**** RECORDS FOR THIS TASK ****

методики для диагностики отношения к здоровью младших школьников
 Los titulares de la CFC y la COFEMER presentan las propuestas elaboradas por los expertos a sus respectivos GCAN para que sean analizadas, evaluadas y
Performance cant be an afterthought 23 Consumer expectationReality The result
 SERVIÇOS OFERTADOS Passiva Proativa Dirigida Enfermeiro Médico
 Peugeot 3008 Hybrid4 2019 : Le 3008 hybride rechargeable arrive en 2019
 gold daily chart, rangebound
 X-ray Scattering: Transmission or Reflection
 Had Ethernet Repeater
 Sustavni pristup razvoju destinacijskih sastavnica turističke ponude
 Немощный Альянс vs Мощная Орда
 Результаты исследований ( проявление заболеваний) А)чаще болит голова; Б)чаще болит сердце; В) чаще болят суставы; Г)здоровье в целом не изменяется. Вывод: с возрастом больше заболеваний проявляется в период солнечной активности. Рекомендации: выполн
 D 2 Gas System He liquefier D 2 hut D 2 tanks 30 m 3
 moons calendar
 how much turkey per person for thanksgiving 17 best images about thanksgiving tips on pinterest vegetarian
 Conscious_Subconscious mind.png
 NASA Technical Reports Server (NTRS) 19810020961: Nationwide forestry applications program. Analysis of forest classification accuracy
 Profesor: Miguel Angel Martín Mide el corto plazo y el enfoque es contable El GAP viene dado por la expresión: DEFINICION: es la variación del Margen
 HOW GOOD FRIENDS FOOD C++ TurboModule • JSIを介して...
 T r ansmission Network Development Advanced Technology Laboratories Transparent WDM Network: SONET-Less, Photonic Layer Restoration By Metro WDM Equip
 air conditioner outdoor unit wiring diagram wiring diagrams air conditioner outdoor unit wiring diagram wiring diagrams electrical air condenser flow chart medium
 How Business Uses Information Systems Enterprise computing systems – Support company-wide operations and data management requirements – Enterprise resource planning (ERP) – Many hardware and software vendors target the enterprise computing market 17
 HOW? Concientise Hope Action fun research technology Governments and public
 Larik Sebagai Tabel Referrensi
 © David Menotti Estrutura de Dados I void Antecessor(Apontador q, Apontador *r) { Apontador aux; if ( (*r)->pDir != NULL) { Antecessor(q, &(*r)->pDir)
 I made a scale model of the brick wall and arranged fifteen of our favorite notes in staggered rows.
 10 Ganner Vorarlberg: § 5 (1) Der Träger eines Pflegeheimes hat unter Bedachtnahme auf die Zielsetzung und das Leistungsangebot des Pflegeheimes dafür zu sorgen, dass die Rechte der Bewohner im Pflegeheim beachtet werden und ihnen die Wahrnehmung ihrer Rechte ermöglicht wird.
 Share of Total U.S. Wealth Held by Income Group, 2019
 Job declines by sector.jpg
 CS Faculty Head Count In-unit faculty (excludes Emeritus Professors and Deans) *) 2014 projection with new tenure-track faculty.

****

» THE PROBLEM
Everything above from the line containing "NASA Technical Reports" through the line containing "I made a scale" must be copied exactly. Nothing outside that range belongs in the answer.

» RESPONSE TO THIS EXERCISE
 NASA Technical Reports Server (NTRS) 19810020961: Nationwide forestry applications program. Analysis of forest classification accuracy
 Profesor: Miguel Angel Martín Mide el corto plazo y el enfoque es contable El GAP viene dado por la expresión: DEFINICION: es la variación del Margen
 HOW GOOD FRIENDS FOOD C++ TurboModule • JSIを介して...
 T r ansmission Network Development Advanced Technology Laboratories Transparent WDM Network: SONET-Less, Photonic Layer Restoration By Metro WDM Equip
 air conditioner outdoor unit wiring diagram wiring diagrams air conditioner outdoor unit wiring diagram wiring diagrams electrical air condenser flow chart medium
 How Business Uses Information Systems Enterprise computing systems – Support company-wide operations and data management requirements – Enterprise resource planning (ERP) – Many hardware and software vendors target the enterprise computing market 17
 HOW? Concientise Hope Action fun research technology Governments and public
 Larik Sebagai Tabel Referrensi
 © David Menotti Estrutura de Dados I void Antecessor(Apontador q, Apontador *r) { Apontador aux; if ( (*r)->pDir != NULL) { Antecessor(q, &(*r)->pDir)
 I made a scale model of the brick wall and arranged fifteen of our favorite notes in staggered rows.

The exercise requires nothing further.